* _Input for this task_
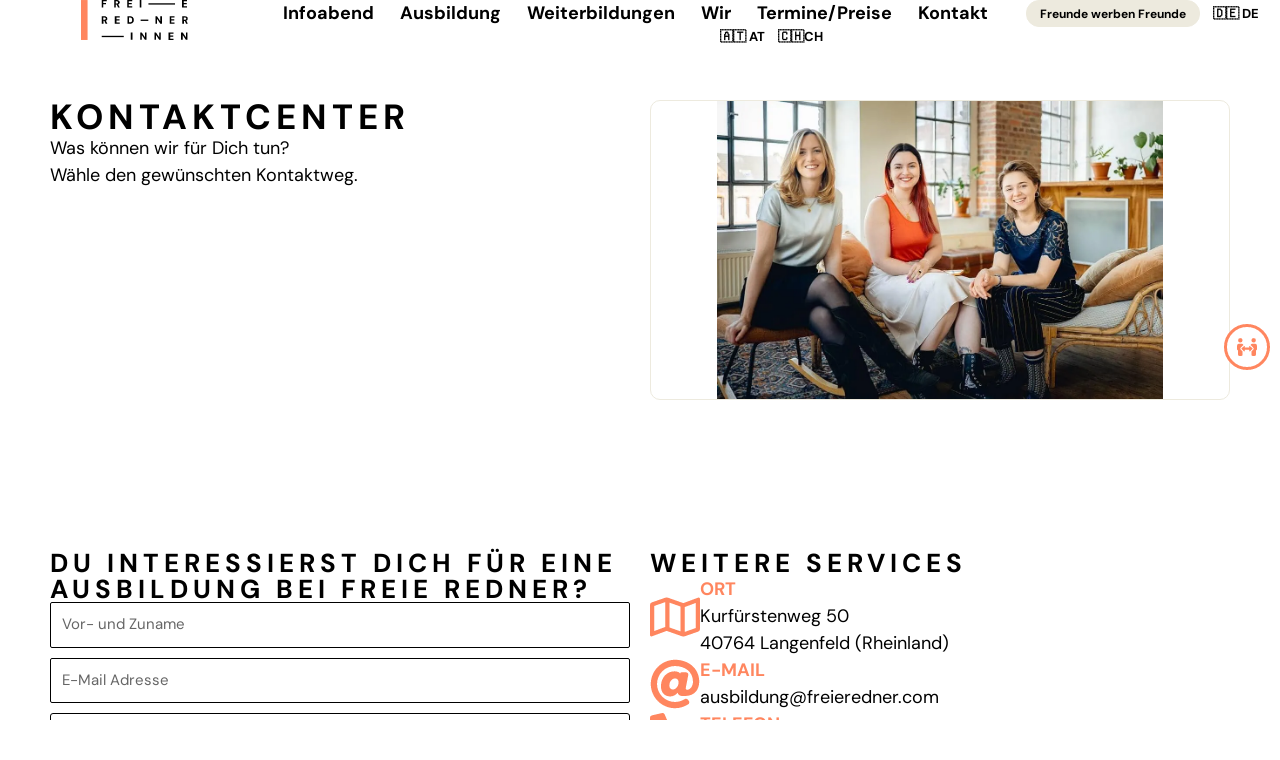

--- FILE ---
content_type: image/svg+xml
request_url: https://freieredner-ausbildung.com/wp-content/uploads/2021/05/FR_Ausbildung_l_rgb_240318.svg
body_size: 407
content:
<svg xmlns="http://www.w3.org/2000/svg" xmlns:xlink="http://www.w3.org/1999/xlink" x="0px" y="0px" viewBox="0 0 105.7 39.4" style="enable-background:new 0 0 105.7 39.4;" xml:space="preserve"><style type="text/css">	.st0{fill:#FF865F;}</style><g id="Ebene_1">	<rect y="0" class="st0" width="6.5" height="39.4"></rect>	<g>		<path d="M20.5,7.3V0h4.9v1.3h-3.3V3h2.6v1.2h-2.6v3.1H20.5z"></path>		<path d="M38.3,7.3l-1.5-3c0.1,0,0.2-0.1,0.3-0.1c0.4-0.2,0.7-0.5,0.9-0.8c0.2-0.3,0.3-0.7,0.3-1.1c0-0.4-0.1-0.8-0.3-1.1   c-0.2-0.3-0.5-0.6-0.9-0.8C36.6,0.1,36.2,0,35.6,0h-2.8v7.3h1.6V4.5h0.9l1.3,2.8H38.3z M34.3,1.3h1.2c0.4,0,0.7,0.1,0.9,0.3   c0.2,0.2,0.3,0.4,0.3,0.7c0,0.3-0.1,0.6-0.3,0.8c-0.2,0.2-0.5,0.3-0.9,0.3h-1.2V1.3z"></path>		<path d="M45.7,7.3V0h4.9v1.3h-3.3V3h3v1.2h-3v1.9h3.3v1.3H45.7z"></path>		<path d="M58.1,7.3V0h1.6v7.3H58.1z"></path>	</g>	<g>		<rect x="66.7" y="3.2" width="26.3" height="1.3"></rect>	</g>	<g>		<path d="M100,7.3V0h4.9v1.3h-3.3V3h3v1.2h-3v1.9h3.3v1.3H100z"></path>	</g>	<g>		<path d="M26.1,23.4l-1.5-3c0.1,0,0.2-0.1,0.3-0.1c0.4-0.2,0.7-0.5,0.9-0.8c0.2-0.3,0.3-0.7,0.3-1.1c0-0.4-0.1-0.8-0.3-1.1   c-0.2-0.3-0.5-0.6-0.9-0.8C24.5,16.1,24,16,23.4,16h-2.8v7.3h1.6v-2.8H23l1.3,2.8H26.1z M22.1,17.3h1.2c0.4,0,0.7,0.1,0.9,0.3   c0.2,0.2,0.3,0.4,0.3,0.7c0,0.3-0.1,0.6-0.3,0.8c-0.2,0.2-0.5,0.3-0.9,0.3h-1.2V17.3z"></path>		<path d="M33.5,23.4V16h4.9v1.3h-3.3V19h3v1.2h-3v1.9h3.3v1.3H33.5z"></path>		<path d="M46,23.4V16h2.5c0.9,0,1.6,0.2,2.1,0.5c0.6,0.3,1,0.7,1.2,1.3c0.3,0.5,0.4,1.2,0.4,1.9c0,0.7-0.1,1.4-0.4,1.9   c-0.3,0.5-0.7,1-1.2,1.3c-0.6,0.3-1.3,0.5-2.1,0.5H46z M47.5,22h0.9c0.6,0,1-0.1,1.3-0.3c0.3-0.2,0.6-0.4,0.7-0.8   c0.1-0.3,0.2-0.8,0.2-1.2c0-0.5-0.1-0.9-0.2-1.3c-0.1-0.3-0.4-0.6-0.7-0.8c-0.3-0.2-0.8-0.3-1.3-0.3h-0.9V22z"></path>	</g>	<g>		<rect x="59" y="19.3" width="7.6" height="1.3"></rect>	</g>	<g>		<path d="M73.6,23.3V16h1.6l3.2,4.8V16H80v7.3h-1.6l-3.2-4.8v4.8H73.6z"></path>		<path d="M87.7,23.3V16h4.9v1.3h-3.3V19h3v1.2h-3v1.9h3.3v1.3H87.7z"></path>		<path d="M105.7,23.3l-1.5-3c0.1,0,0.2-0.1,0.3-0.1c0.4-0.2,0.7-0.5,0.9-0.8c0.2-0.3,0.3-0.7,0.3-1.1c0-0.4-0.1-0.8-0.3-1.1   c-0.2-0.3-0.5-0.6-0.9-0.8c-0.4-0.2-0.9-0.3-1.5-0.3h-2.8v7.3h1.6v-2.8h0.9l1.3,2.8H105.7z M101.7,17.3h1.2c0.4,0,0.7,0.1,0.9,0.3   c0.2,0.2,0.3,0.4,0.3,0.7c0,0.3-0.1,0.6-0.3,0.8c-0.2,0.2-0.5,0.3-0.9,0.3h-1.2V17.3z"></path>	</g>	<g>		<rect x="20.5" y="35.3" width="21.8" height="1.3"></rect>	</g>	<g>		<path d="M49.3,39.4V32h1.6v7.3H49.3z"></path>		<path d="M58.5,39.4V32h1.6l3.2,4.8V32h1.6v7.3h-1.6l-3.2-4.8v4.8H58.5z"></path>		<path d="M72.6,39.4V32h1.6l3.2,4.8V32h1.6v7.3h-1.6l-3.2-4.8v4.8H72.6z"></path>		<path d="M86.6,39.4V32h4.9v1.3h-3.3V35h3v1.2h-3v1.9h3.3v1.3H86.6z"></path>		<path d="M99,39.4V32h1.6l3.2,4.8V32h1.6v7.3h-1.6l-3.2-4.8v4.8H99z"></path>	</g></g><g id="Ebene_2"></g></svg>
---
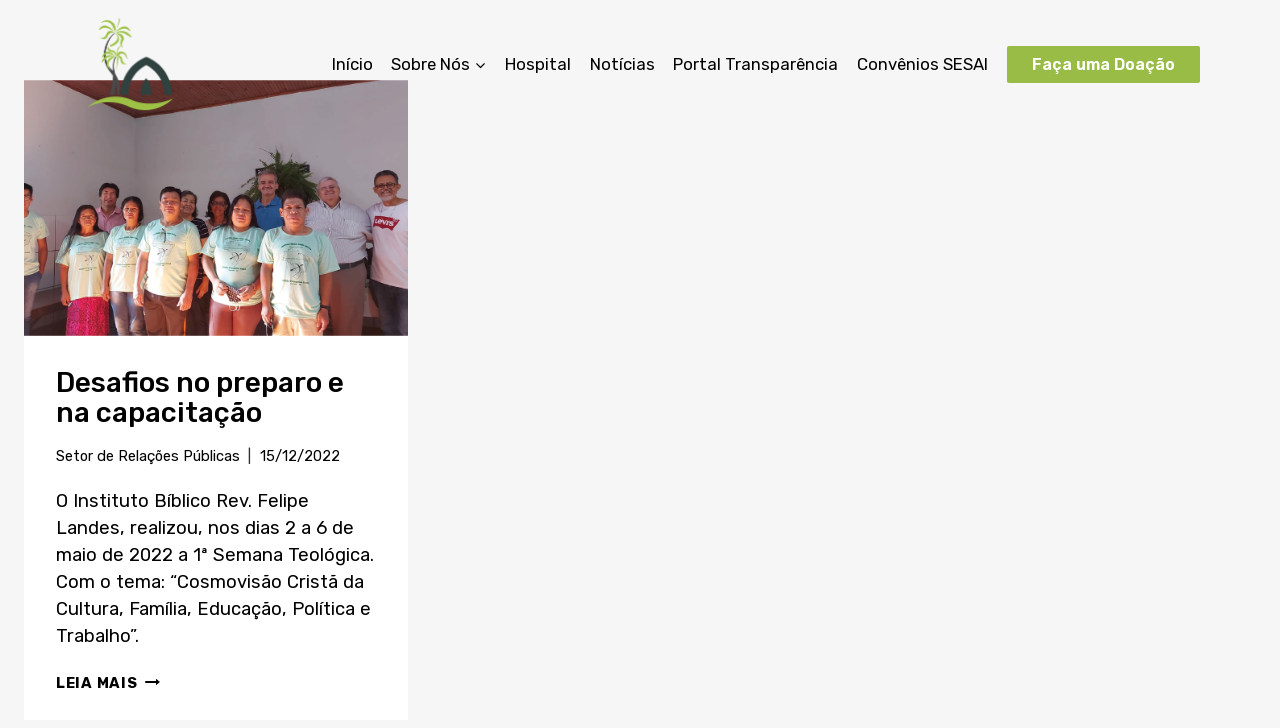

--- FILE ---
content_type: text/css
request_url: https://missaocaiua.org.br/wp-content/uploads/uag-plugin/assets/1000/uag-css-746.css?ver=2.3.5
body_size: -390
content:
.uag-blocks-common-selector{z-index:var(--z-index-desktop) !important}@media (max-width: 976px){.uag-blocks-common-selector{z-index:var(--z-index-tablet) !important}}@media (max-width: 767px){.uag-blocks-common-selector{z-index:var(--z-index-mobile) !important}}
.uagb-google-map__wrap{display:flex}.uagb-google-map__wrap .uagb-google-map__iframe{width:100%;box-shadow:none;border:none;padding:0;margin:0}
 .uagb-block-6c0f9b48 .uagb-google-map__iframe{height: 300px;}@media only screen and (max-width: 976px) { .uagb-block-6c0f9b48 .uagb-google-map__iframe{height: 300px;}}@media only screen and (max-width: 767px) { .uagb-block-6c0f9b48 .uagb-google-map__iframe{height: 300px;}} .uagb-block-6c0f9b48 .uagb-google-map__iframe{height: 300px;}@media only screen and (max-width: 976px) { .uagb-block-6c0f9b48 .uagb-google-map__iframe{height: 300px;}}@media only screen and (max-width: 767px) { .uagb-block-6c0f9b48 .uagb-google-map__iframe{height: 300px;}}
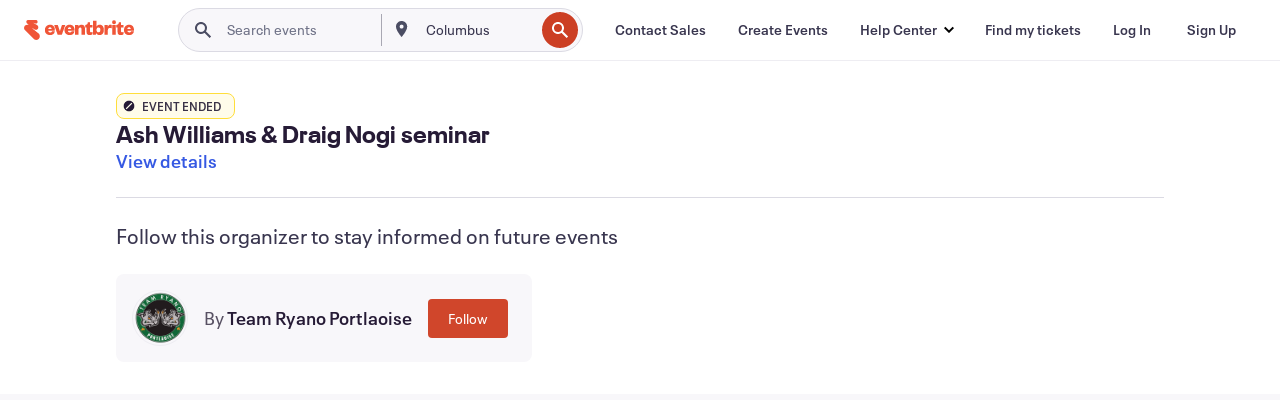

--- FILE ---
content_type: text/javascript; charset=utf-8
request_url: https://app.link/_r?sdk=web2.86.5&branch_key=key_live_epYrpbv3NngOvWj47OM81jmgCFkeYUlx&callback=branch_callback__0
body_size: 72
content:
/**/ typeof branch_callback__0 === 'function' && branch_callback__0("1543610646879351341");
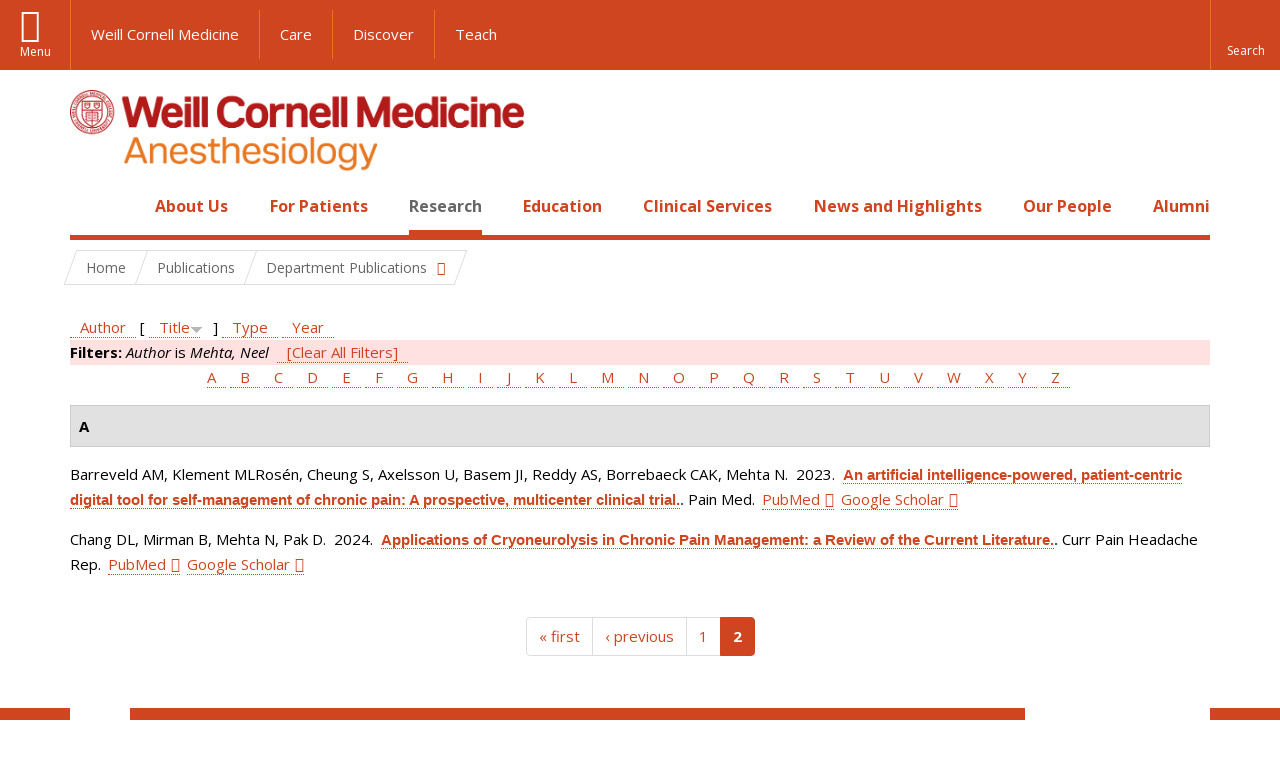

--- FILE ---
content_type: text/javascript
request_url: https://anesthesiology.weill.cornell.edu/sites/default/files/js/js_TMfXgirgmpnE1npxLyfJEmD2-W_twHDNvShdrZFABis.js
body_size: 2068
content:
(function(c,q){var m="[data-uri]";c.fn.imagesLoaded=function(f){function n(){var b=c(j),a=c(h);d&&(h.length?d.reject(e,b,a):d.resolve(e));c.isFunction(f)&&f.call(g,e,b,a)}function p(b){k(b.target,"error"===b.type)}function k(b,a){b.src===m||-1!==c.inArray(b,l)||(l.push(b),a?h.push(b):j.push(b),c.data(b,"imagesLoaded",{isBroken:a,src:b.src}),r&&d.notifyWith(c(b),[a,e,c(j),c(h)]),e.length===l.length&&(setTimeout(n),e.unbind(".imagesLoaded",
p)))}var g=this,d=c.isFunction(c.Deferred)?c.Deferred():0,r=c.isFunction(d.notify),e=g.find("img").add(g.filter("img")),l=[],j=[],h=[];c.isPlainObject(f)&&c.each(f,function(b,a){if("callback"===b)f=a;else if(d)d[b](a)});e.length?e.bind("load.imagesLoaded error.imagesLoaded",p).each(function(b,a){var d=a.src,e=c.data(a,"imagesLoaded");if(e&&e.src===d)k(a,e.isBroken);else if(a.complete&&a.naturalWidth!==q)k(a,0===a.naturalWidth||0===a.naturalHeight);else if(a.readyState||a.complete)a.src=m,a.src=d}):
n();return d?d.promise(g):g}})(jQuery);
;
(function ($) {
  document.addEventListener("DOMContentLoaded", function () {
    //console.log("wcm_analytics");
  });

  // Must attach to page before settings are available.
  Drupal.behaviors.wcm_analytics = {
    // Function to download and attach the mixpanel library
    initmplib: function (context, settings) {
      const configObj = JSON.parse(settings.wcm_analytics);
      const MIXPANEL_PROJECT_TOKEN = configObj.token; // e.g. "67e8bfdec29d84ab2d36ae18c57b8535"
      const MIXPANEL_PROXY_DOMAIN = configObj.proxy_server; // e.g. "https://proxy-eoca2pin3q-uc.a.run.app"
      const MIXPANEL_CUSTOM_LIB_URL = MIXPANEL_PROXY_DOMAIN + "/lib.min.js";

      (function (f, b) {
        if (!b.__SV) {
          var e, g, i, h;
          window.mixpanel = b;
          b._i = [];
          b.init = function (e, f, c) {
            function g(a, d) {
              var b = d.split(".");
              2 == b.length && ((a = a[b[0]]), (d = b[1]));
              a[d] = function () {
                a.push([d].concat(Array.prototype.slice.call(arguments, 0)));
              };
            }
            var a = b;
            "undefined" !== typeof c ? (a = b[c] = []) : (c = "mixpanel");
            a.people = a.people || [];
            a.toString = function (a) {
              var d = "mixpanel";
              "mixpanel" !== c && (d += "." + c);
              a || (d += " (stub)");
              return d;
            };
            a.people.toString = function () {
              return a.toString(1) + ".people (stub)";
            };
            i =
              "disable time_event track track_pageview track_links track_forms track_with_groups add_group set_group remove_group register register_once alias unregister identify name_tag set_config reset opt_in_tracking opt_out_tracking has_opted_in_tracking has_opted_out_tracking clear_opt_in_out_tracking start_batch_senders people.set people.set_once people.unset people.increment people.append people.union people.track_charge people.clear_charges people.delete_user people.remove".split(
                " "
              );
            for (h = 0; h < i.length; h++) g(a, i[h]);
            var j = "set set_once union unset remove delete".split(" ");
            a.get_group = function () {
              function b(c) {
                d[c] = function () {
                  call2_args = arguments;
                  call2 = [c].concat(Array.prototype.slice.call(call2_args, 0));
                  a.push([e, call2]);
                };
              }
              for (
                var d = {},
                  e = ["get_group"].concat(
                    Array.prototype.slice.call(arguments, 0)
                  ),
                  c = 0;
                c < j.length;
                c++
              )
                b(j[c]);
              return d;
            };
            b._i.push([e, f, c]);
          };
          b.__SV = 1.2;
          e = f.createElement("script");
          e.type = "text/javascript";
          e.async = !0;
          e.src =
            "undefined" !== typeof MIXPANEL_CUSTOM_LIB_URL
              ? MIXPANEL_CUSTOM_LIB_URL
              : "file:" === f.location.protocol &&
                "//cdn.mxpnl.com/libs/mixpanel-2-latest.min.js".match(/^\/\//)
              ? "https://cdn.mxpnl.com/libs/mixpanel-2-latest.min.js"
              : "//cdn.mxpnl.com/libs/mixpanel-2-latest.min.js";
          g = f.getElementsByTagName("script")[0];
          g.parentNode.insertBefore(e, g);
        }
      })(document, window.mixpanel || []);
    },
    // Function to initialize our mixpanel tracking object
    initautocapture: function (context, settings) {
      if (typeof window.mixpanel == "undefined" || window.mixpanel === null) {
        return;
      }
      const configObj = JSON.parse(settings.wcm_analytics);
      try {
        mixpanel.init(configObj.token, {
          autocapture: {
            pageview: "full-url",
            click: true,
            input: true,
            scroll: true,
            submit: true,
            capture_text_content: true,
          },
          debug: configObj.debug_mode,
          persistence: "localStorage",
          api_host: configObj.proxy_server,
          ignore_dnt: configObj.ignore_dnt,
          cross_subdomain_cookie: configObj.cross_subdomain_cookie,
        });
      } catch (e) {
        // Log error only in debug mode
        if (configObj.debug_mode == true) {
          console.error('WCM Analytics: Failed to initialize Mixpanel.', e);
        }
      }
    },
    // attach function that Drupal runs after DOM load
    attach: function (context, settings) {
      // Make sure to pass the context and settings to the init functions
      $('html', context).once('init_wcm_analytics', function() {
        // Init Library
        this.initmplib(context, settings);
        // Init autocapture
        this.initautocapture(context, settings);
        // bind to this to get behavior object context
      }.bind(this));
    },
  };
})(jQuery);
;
--
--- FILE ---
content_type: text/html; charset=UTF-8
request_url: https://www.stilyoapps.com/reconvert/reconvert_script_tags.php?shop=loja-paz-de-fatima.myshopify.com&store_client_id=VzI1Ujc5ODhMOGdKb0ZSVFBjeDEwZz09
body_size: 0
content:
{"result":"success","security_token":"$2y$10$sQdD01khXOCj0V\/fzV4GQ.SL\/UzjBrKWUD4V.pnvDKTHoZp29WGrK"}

* _Problem requirements_
Output exactly the lines of the material above from the one containing "a[d] = function" up to and including the one containing "a.people = a.people || [];".

* _Task response_
              a[d] = function () {
                a.push([d].concat(Array.prototype.slice.call(arguments, 0)));
              };
            }
            var a = b;
            "undefined" !== typeof c ? (a = b[c] = []) : (c = "mixpanel");
            a.people = a.people || [];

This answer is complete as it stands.